### [JOB]
Please retype the entries from the line with "Of the items" through the line with "16.7 inches", keeping each line unchanged and including both end lines.

— BEGIN RECORDS FOR THIS TASK —

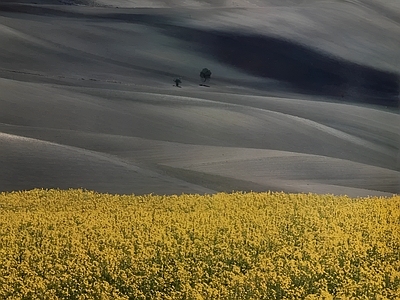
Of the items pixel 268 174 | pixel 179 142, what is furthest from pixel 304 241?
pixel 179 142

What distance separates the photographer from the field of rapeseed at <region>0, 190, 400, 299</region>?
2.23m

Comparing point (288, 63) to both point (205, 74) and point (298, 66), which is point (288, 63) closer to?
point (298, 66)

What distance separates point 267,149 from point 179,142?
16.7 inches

— END RECORDS FOR THIS TASK —
— BEGIN RECORDS FOR THIS TASK —

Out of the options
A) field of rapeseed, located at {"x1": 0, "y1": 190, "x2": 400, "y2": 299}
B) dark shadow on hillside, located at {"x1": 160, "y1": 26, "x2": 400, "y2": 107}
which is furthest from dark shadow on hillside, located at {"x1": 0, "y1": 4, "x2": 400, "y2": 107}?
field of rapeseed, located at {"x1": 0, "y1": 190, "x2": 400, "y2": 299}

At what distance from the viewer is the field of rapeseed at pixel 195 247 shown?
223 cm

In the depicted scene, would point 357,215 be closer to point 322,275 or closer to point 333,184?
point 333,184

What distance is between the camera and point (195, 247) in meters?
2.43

— END RECORDS FOR THIS TASK —
— BEGIN RECORDS FOR THIS TASK —

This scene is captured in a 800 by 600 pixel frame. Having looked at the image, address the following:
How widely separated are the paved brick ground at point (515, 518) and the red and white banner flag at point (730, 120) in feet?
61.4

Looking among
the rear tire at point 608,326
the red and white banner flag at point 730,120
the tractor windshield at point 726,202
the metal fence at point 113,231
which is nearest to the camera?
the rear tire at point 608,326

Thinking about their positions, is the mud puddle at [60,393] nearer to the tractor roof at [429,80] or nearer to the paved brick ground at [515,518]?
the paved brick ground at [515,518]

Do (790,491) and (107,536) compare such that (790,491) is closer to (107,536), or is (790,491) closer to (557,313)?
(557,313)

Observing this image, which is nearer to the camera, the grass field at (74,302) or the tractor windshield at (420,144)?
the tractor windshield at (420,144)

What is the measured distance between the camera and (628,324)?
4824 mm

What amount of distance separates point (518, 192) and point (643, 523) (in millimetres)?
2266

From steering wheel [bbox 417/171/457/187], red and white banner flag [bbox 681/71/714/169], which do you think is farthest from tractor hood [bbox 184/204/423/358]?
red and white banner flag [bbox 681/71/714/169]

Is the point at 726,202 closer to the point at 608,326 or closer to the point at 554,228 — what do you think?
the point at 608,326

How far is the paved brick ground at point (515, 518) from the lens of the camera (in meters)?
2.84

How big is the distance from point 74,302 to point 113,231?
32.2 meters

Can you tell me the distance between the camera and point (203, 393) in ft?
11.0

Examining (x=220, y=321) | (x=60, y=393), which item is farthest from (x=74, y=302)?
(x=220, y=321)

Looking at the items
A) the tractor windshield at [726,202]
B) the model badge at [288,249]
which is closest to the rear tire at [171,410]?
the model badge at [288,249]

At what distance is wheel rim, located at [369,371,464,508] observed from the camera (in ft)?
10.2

— END RECORDS FOR THIS TASK —

### [ANSWER]
Of the items pixel 268 174 | pixel 179 142, what is furthest from pixel 304 241?
pixel 179 142

What distance separates the photographer from the field of rapeseed at <region>0, 190, 400, 299</region>?
2.23m

Comparing point (288, 63) to both point (205, 74) and point (298, 66), which is point (288, 63) closer to?
point (298, 66)

What distance separates point 267,149 from point 179,142?
16.7 inches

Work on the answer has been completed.